What should I use? Your choice of security mechanism depends on whether you are willing to trust your callers with function keys or not. You could of course implement your own code to examine and validate a bearer token, but that's something I'd rather see the platform take care of that, as it's all too easy to make mistakes rolling your own security implementations.

Summary

As you can see, the Azure Functions platform is very rich and offers a wide variety of choices. These can seem overwhelming at first, but hopefully this guide gives you a starting point to decide which features of the Azure Functions platform are right for your application.

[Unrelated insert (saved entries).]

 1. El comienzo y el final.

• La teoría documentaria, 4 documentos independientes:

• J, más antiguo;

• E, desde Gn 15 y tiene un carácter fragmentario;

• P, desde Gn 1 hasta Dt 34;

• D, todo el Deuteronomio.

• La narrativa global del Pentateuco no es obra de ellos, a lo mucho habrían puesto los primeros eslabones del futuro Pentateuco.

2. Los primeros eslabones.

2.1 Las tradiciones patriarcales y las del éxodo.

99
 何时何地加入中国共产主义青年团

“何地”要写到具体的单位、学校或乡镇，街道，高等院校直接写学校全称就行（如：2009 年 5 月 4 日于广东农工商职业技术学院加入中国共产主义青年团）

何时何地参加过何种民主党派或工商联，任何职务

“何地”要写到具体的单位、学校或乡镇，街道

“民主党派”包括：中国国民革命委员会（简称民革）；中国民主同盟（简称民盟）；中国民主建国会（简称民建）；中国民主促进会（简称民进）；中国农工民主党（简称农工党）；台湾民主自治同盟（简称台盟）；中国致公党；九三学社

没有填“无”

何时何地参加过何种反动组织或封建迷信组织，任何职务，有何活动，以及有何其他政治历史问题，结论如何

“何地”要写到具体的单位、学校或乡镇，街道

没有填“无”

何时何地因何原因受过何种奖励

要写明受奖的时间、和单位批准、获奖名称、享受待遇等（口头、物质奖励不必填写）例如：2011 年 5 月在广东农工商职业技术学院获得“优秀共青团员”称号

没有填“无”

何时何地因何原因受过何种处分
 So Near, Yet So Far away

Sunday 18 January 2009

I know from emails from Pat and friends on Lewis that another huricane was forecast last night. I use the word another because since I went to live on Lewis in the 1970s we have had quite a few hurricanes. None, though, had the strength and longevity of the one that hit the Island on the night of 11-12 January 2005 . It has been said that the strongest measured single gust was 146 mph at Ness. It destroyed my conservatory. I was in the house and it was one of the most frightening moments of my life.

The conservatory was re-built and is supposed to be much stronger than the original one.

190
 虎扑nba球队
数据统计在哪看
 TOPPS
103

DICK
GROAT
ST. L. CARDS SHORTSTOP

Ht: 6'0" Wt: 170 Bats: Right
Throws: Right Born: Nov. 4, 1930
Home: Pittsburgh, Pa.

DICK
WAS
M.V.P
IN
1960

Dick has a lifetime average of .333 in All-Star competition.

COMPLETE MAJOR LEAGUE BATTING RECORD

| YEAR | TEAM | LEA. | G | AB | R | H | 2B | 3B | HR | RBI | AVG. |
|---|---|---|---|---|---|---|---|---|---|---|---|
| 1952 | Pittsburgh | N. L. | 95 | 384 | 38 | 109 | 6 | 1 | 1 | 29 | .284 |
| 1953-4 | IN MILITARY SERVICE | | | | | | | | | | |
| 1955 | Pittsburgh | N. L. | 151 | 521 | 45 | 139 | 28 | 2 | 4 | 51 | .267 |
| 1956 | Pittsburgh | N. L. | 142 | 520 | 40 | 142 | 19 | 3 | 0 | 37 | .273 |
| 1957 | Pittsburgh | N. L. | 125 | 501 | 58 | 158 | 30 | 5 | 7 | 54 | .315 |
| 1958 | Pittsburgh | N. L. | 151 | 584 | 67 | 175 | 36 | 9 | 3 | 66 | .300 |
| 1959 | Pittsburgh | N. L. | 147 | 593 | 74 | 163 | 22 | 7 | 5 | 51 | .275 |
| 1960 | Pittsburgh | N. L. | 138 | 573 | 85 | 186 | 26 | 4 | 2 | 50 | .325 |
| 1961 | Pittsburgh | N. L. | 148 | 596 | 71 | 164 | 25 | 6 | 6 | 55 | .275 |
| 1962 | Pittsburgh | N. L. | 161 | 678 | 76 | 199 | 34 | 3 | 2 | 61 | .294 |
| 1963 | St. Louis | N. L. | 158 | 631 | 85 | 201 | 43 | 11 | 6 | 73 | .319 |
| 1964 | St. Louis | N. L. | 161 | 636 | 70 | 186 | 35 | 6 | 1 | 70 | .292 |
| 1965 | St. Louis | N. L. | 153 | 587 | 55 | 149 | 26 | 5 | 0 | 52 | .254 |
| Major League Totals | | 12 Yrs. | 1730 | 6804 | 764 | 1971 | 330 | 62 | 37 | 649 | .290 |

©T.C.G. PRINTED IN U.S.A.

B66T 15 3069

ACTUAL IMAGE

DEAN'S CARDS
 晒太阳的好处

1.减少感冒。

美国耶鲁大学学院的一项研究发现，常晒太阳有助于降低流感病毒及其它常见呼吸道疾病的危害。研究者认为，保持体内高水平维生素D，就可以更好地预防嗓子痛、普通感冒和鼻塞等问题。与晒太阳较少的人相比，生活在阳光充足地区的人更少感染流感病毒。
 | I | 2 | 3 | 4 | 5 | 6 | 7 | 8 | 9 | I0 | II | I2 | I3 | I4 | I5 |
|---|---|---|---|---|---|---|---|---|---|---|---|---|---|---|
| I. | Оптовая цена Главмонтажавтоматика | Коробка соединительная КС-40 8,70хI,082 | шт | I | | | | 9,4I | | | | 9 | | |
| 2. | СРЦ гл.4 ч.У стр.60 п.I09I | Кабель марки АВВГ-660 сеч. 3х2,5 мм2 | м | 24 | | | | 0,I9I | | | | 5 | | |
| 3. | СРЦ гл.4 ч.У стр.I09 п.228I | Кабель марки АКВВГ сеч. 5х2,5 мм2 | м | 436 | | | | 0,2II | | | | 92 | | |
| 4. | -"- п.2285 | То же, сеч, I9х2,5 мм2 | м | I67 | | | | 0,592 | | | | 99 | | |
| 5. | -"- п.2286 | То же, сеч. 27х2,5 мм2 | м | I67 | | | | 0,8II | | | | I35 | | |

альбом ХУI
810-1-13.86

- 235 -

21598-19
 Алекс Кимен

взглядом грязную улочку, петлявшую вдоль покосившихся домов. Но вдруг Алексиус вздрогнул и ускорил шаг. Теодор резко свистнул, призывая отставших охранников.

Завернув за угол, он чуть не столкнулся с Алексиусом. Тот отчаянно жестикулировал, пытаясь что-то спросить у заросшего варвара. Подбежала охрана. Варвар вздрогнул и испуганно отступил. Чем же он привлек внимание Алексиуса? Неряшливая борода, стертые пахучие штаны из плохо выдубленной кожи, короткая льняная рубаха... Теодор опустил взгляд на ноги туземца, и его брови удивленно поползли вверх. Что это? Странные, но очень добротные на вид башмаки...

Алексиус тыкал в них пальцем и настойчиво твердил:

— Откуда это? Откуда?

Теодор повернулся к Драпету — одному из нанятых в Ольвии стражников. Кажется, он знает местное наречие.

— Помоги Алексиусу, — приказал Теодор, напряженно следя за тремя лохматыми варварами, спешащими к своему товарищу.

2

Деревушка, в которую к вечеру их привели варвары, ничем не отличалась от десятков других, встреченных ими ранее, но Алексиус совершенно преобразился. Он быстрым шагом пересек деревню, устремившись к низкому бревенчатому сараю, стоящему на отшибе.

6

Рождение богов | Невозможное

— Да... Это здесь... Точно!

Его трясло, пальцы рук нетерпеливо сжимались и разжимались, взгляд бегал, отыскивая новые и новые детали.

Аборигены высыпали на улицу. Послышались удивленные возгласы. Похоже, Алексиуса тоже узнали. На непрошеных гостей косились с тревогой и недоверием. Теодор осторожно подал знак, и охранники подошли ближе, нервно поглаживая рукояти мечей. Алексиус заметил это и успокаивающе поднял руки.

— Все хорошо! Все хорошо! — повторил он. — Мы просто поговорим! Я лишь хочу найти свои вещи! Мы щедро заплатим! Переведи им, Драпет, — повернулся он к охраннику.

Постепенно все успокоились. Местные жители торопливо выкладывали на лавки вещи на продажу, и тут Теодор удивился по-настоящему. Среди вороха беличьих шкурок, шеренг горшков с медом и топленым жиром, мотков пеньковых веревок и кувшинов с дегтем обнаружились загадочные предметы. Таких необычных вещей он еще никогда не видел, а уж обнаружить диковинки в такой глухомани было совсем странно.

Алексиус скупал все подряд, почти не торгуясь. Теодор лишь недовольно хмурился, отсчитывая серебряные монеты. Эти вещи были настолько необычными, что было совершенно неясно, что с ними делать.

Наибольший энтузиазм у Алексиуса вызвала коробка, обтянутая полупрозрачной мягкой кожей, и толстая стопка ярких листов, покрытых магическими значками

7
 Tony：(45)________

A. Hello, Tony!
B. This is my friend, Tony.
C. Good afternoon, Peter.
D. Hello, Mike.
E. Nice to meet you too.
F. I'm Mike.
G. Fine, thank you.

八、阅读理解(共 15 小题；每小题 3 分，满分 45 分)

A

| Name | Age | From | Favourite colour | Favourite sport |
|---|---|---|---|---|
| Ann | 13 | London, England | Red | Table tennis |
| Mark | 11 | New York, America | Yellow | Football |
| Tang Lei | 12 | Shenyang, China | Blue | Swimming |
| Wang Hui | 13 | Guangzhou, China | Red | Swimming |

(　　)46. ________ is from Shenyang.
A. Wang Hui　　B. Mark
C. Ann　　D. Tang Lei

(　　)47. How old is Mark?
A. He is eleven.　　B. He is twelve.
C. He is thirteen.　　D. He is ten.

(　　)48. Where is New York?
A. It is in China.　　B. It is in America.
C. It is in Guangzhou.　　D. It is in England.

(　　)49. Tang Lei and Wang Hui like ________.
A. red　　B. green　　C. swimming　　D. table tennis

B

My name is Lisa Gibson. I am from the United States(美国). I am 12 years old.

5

Want to learn more about how easy it is to get up and running with Azure Functions? Be sure to check out my Pluralsight courses Azure Functions Fundamentals and Microsoft Azure Developer: Create Serverless Functions

Comments

Comment by Matt Honeycutt

Great write-up, Mark! The official docs need this sort of guide for new devs, because you're right, there are so many options that it's overwhelming. I think many new devs might end up making sub-optimal choices and leave with a bad first impression.

Matt Honeycutt
Comment by Andreas S

I'm on a Mac trying to develop a pre-compiled C# .NET Core Azure function (runtime v2). It has one EventHub trigger binding and one CosmosDB output binding. It works great locally. The Azure function is set up to deploy from VSTS. This happens when code is pushed to the git branch. The function shows up in Azure but does not work at all. I am suspecting issues with bindings, since the "function.json" which is the only visible file in the portal, only contains one of the two bindings.... No idea how to make this work.

Andreas S
Comment by Mark Heath

when you build, the tooling autogenerates the binding files (functions.json). There should be one for each function, and the bindings are based on the attributes of your functions. If the git deploy reported success but the functions.json files don't match the code, I'd report that as an issue on the functions GitHub repository

Mark Heath
Comment by Daniel Ferreira

Thanks Mark, really useful. Keep it going please ;)

Daniel Ferreira
Comment by santosh kumar patro

I have a function which gets triggered whenever an image gets uploaded to blob container. It is of type BlobTrigger. The image uploading is done by web app which is Azure AD enabled. Can you please help me to know what is the best security that should be implemented in this case. Only authenticated users should be able to access the azure function app. Any help on this is much appreciated.

santosh kumar patro
Comment by dantheother

What a ripper of an article Mark. Not too deep, not too fluff piece, chockers with goodness

dantheother
Comment by Troy Witthoeft

Mark, this was incredibly useful. I've shared it with quite a few folks. Any plans on updating this for the latest Azure changes? VSTS -> Azure DevOps. Azure Functions V2 to GA? Thanks.

Troy Witthoeft
Comment by Mark Heath

Yes, would be good to update this (even though it's less than a year old!). Things are moving fast in the serverless world

Mark Heath
Comment by alicate

Once again Mark, you're a fantastic human being. I watched some of your Pluralsight courses years ago and they were great. What a great article! So helpful. Thanks!

alicate
Comment by Mark Heath

thanks for the kind words alicate. I've just finished creating a complete update to my Pluralsight Azure Functions Fundamentals course that covers version 2 of Azure Functions. Hoping it will go live in the next few weeks

Mark Heath
Comment by Andy Bruckshaw

Just to re-iterate what people are saying, this is a very useful article. Thank you. I am glad it is not just me that felt a little overwhelmed. We are just getting in to Azure integration and personally have no background in Microsoft development so the learning curve is steep but this helps a lot.